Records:
▽

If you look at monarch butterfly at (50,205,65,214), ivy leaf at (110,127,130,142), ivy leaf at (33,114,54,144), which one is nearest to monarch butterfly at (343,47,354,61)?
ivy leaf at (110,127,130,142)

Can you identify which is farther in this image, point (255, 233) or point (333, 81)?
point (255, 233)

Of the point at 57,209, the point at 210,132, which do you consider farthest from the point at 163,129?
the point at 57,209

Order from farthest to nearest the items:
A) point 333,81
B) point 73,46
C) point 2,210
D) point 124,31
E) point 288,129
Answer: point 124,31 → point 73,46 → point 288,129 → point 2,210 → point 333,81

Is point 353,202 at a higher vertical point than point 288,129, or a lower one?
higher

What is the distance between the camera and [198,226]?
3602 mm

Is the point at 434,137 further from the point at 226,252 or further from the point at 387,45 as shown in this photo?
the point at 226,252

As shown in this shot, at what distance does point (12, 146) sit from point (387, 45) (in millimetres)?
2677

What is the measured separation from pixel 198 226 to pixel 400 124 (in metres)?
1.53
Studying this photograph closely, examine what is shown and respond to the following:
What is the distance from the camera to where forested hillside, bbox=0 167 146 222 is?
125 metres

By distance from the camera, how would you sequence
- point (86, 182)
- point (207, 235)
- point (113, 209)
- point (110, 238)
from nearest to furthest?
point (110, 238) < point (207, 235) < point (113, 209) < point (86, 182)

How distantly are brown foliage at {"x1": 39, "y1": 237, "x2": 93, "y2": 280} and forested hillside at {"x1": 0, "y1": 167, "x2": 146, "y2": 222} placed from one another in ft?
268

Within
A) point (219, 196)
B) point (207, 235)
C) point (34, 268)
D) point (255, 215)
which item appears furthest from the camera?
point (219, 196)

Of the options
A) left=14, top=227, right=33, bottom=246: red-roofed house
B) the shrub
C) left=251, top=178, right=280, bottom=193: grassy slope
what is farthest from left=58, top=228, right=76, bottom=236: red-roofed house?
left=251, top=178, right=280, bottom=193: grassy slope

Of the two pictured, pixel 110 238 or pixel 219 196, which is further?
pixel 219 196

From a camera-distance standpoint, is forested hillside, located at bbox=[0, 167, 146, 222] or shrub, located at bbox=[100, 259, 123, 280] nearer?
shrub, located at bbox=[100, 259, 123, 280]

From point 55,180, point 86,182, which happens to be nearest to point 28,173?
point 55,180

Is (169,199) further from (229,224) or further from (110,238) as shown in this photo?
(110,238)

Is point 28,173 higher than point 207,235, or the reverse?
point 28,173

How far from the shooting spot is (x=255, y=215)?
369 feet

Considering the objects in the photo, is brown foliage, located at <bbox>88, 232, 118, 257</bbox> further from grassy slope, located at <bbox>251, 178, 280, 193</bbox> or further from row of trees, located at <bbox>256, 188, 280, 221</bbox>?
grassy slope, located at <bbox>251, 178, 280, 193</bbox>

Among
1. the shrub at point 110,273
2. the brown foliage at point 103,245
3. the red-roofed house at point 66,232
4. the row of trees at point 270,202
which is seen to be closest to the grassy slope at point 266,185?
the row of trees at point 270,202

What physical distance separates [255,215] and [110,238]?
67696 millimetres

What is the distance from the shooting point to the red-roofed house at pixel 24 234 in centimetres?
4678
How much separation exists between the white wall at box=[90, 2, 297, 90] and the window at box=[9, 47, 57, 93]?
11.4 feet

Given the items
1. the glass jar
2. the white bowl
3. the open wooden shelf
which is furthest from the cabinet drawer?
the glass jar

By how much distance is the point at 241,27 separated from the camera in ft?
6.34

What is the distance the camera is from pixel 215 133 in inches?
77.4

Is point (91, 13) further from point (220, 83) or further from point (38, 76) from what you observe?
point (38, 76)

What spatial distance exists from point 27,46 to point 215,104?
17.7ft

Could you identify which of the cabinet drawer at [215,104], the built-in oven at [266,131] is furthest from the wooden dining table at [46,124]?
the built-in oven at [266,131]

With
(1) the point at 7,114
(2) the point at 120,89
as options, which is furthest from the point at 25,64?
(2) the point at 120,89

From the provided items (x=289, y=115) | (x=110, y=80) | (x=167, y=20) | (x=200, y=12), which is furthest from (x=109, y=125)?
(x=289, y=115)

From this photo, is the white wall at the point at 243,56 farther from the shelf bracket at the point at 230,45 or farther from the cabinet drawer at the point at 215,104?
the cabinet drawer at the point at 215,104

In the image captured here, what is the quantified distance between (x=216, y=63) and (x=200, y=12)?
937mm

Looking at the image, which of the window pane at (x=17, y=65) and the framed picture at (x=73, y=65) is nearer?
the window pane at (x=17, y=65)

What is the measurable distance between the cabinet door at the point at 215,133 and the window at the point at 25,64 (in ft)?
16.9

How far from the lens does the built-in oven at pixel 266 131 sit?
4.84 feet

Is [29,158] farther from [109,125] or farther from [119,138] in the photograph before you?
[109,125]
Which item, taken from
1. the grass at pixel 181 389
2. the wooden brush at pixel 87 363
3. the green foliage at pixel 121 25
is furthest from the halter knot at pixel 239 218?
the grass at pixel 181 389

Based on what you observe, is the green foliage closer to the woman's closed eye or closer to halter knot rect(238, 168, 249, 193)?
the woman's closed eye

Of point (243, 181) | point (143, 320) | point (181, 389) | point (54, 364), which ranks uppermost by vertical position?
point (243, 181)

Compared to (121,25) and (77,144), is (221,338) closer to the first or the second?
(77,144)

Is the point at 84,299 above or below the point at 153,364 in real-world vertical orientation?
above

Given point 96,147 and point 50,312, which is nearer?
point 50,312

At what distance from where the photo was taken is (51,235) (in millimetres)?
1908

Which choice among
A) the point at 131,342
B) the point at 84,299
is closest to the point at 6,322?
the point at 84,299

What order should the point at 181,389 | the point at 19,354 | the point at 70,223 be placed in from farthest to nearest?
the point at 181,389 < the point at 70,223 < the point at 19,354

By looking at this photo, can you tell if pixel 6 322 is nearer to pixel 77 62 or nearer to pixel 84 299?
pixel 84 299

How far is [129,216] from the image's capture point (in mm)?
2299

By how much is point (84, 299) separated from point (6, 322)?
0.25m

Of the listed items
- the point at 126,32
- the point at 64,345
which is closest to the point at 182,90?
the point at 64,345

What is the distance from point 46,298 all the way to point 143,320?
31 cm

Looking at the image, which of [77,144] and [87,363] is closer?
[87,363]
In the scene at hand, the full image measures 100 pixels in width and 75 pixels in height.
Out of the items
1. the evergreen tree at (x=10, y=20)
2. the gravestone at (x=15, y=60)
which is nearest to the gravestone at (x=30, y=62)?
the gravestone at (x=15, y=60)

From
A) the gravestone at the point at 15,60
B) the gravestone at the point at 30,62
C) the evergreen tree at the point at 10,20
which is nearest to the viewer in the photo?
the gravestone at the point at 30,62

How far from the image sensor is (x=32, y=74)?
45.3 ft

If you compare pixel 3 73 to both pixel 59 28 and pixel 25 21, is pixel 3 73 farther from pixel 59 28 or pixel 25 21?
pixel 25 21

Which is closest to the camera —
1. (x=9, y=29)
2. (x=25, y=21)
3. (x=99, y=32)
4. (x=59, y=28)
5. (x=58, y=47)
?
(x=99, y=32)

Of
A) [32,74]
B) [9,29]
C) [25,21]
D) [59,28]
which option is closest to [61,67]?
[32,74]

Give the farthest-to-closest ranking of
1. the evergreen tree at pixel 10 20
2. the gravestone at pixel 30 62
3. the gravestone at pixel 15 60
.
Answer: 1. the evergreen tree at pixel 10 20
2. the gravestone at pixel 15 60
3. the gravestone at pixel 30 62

△

YOUR GOAL
Your task is to repeat every line exactly.

SOLUTION FOR THIS PROBLEM
If you look at monarch butterfly at (50,205,65,214), ivy leaf at (110,127,130,142), ivy leaf at (33,114,54,144), which one is nearest to monarch butterfly at (343,47,354,61)?
ivy leaf at (110,127,130,142)

Can you identify which is farther in this image, point (255, 233) or point (333, 81)?
point (255, 233)

Of the point at 57,209, the point at 210,132, which do you consider farthest from the point at 163,129?
the point at 57,209

Order from farthest to nearest the items:
A) point 333,81
B) point 73,46
C) point 2,210
D) point 124,31
E) point 288,129
Answer: point 124,31 → point 73,46 → point 288,129 → point 2,210 → point 333,81

Is point 353,202 at a higher vertical point than point 288,129, or a lower one?
higher

What is the distance between the camera and [198,226]?
3602 mm

Is the point at 434,137 further from the point at 226,252 or further from the point at 387,45 as shown in this photo?
the point at 226,252

As shown in this shot, at what distance does point (12, 146) sit from point (387, 45) (in millimetres)?
2677

What is the measured separation from pixel 198 226 to pixel 400 124 (in metres)?
1.53
Studying this photograph closely, examine what is shown and respond to the following:
What is the distance from the camera to where forested hillside, bbox=0 167 146 222 is?
125 metres

By distance from the camera, how would you sequence
- point (86, 182)
- point (207, 235)
- point (113, 209)
- point (110, 238)
from nearest to furthest?
point (110, 238) < point (207, 235) < point (113, 209) < point (86, 182)

How distantly are brown foliage at {"x1": 39, "y1": 237, "x2": 93, "y2": 280} and forested hillside at {"x1": 0, "y1": 167, "x2": 146, "y2": 222} placed from one another in ft?
268

Within
A) point (219, 196)
B) point (207, 235)
C) point (34, 268)
D) point (255, 215)
which item appears furthest from the camera?
point (219, 196)

Of the options
A) left=14, top=227, right=33, bottom=246: red-roofed house
B) the shrub
C) left=251, top=178, right=280, bottom=193: grassy slope
what is farthest from left=58, top=228, right=76, bottom=236: red-roofed house?
left=251, top=178, right=280, bottom=193: grassy slope

Of the two pictured, pixel 110 238 or pixel 219 196, which is further?
pixel 219 196

From a camera-distance standpoint, is forested hillside, located at bbox=[0, 167, 146, 222] or shrub, located at bbox=[100, 259, 123, 280] nearer?
shrub, located at bbox=[100, 259, 123, 280]

From point 55,180, point 86,182, which happens to be nearest to point 28,173?
point 55,180

Is (169,199) further from (229,224) or further from (110,238) as shown in this photo?
(110,238)

Is point 28,173 higher than point 207,235, or the reverse?
point 28,173

How far from the shooting spot is (x=255, y=215)?
369 feet

Considering the objects in the photo, is brown foliage, located at <bbox>88, 232, 118, 257</bbox> further from grassy slope, located at <bbox>251, 178, 280, 193</bbox> or further from row of trees, located at <bbox>256, 188, 280, 221</bbox>?
grassy slope, located at <bbox>251, 178, 280, 193</bbox>

Among
1. the shrub at point 110,273
2. the brown foliage at point 103,245
3. the red-roofed house at point 66,232
4. the row of trees at point 270,202
which is seen to be closest to the grassy slope at point 266,185?
the row of trees at point 270,202

What physical distance separates [255,215] and [110,238]?
67696 millimetres

What is the distance from the shooting point to the red-roofed house at pixel 24 234 in centimetres?
4678
How much separation exists between the white wall at box=[90, 2, 297, 90] and the window at box=[9, 47, 57, 93]?
11.4 feet

Given the items
1. the glass jar
2. the white bowl
3. the open wooden shelf
which is furthest from the cabinet drawer?
the glass jar

By how much distance is the point at 241,27 separated from the camera in ft?
6.34

What is the distance the camera is from pixel 215 133 in inches?
77.4

Is point (91, 13) further from point (220, 83) or further from point (38, 76) from what you observe?
point (38, 76)

What spatial distance exists from point 27,46 to point 215,104?
17.7ft

Could you identify which of the cabinet drawer at [215,104], the built-in oven at [266,131] is furthest from the wooden dining table at [46,124]?
the built-in oven at [266,131]

With
(1) the point at 7,114
(2) the point at 120,89
as options, which is furthest from the point at 25,64?
(2) the point at 120,89

From the provided items (x=289, y=115) | (x=110, y=80) | (x=167, y=20) | (x=200, y=12), which is furthest from (x=109, y=125)?
(x=289, y=115)

From this photo, is the white wall at the point at 243,56 farther from the shelf bracket at the point at 230,45 or farther from the cabinet drawer at the point at 215,104?
the cabinet drawer at the point at 215,104

In the image captured here, what is the quantified distance between (x=216, y=63) and (x=200, y=12)?
937mm

Looking at the image, which of the window pane at (x=17, y=65) and the framed picture at (x=73, y=65) is nearer?
the window pane at (x=17, y=65)

What is the measurable distance between the cabinet door at the point at 215,133 and the window at the point at 25,64 (in ft)?
16.9

How far from the lens does the built-in oven at pixel 266 131 sit?
4.84 feet

Is [29,158] farther from [109,125] or farther from [119,138] in the photograph before you?
[109,125]
Which item, taken from
1. the grass at pixel 181 389
2. the wooden brush at pixel 87 363
3. the green foliage at pixel 121 25
is furthest from the halter knot at pixel 239 218?
the grass at pixel 181 389

Based on what you observe, is the green foliage closer to the woman's closed eye or closer to halter knot rect(238, 168, 249, 193)?
the woman's closed eye

Of point (243, 181) | point (143, 320) | point (181, 389) | point (54, 364), which ranks uppermost by vertical position?
point (243, 181)

Compared to (121,25) and (77,144), is (221,338) closer to the first or the second?
(77,144)

Is the point at 84,299 above or below the point at 153,364 in real-world vertical orientation?
above

Given point 96,147 and point 50,312, which is nearer?
point 50,312

At what distance from where the photo was taken is (51,235) (in millimetres)?
1908

Which choice among
A) the point at 131,342
B) the point at 84,299
is closest to the point at 6,322?
the point at 84,299

What order should the point at 181,389 | the point at 19,354 | the point at 70,223 be placed in from farthest to nearest?
the point at 181,389 < the point at 70,223 < the point at 19,354

By looking at this photo, can you tell if pixel 6 322 is nearer to pixel 77 62 or nearer to pixel 84 299?
pixel 84 299

How far is [129,216] from the image's capture point (in mm)?
2299

By how much is point (84, 299) separated from point (6, 322)?
0.25m

Of the listed items
- the point at 126,32
- the point at 64,345
which is closest to the point at 182,90?
the point at 64,345

What is the distance from point 46,298 all the way to point 143,320?
31 cm

Looking at the image, which of [77,144] and [87,363] is closer?
[87,363]
In the scene at hand, the full image measures 100 pixels in width and 75 pixels in height.
Out of the items
1. the evergreen tree at (x=10, y=20)
2. the gravestone at (x=15, y=60)
which is nearest to the gravestone at (x=30, y=62)?
the gravestone at (x=15, y=60)

From
A) the gravestone at the point at 15,60
B) the gravestone at the point at 30,62
C) the evergreen tree at the point at 10,20
which is nearest to the viewer in the photo?
the gravestone at the point at 30,62

How far from the image sensor is (x=32, y=74)?
45.3 ft

If you compare pixel 3 73 to both pixel 59 28 and pixel 25 21, is pixel 3 73 farther from pixel 59 28 or pixel 25 21?
pixel 25 21

Which is closest to the camera —
1. (x=9, y=29)
2. (x=25, y=21)
3. (x=99, y=32)
4. (x=59, y=28)
5. (x=58, y=47)
?
(x=99, y=32)

Of
A) [32,74]
B) [9,29]
C) [25,21]
D) [59,28]
which option is closest to [61,67]?
[32,74]

Give the farthest-to-closest ranking of
1. the evergreen tree at pixel 10 20
2. the gravestone at pixel 30 62
3. the gravestone at pixel 15 60
.
Answer: 1. the evergreen tree at pixel 10 20
2. the gravestone at pixel 15 60
3. the gravestone at pixel 30 62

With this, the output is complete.